領都【ダルトーム】(5)
ここはダルトーム探索者協会の協会長室。
そして、僕は【協会】からの依頼に応え、多量の高位魔石を供出し、王家の宝具の操縦者としての役割を果たしたのです。
ダルトームの【協会】は、御屋形様の要請に応え、【ソロム】での【魔獣暴走】の鎮圧に多大な貢献をしたのです。
事実です。ウソは云っていません。
僕も、協会長である先生も、どちらかというと、あまり金銭には興味はなく、本当はダラダラとやっていきたいだけなのです。

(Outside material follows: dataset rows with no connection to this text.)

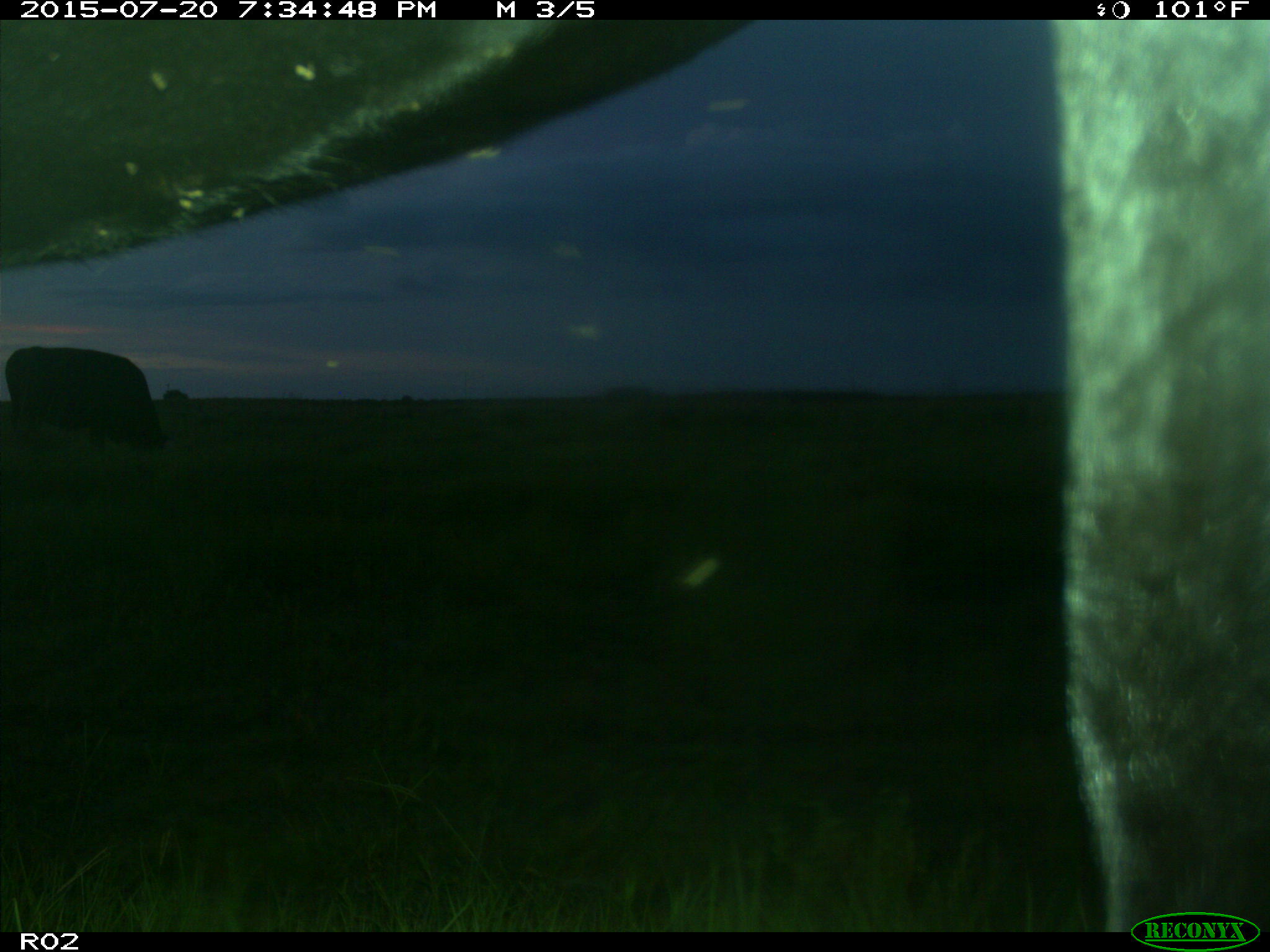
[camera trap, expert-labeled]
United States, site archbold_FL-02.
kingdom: Animalia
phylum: Chordata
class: Mammalia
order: Artiodactyla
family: Bovidae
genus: Bos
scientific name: Bos taurus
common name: domestic cow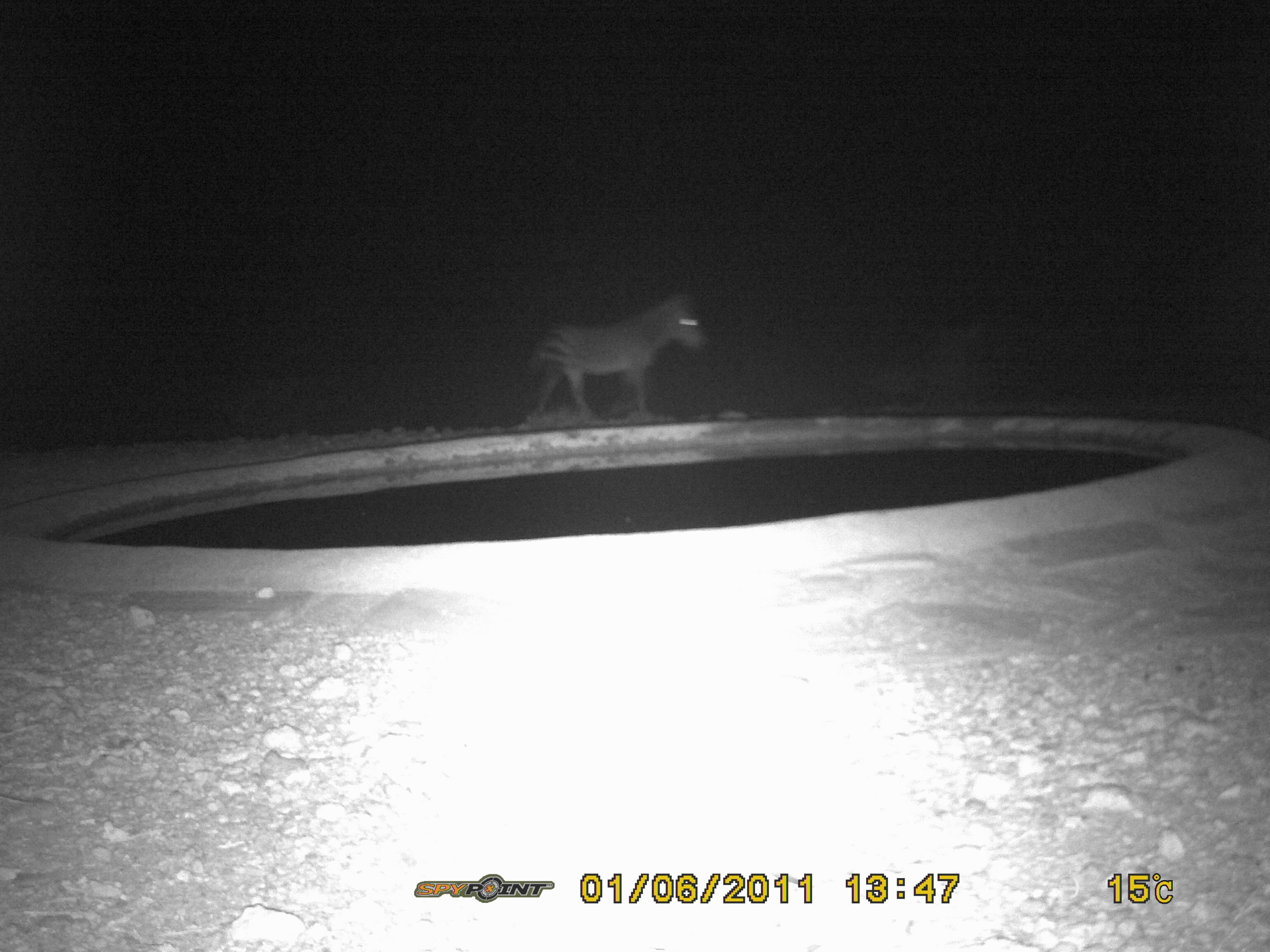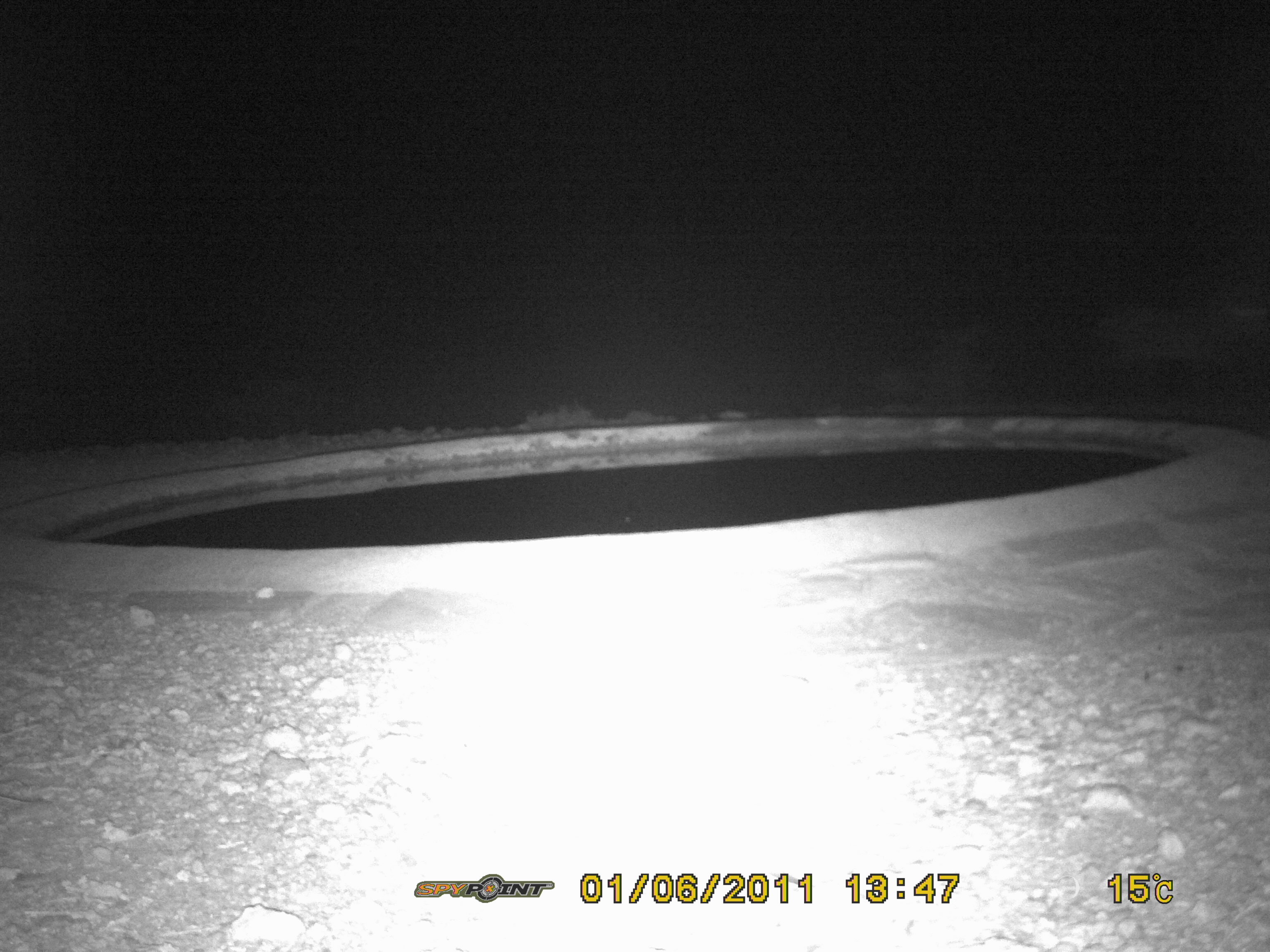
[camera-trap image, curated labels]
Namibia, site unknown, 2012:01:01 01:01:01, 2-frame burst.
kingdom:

いえ、別に志が尊いわけではなく、単に一定の財産や収入を確保できているので、面倒なことに関わりたくないというところなのです。
「この師匠にして、この弟子あり」ですね。
今回は、【ソロム】の不手際を、【ダルトーム】が解決した構造になっています。
【ソロム】の後見は【王家】。【ソロム】はこれまで蓄積してきた膨大な富を全て吐き出す形になります。王家もまた、【ソロム】が約定を違わぬよう、相当の配慮を行う必要があります。何せ、王家の要請に基づき、各伯爵家が【魔獣暴走】の解決にあたったのですから。
僕には2つの立場があるということ。
僕は、正式に【ダルトーム騎士団】の騎士として爵位を得ていました。宝具を操るものとしての位置付けと、【魔獣暴走】が終わってみれば、その働きに係る褒美について、親権者や後見者に介入させない措置のためもあるとのこと。
その代わり、ダルトーム側で仕事を続けてね、といったところでしょうか。そういえば、『秋の交遊会』の頃から、そんな事を云われて(ちらつかされて)いましたね。
もう一つは、B級探索者として、【協会】からの最重要級の依頼を解決した事に対する報酬です。僕は大量の高位魔石の供出と、宝具を操るものとしての推薦を見事に熟したことになります。
……、【翡翠の大鎧】、さすがに内装への被害と汚染が酷く、復旧できるかは未定とのこと。ただ、外装や駆動系の機能自体は失われておらず、魔術研究所預かりの案件となったとのことです。
操作者がいない状況で、あれだけの巨体を運ぶのに、どれだけの魔石が必要かは考えないことにしましょう。かなりの物資を無理やり【南の大迷宮】の20階層に運び込んでましたから、階層移動や転移魔法陣での物資移送に係る追加魔石は相当のものだと思います。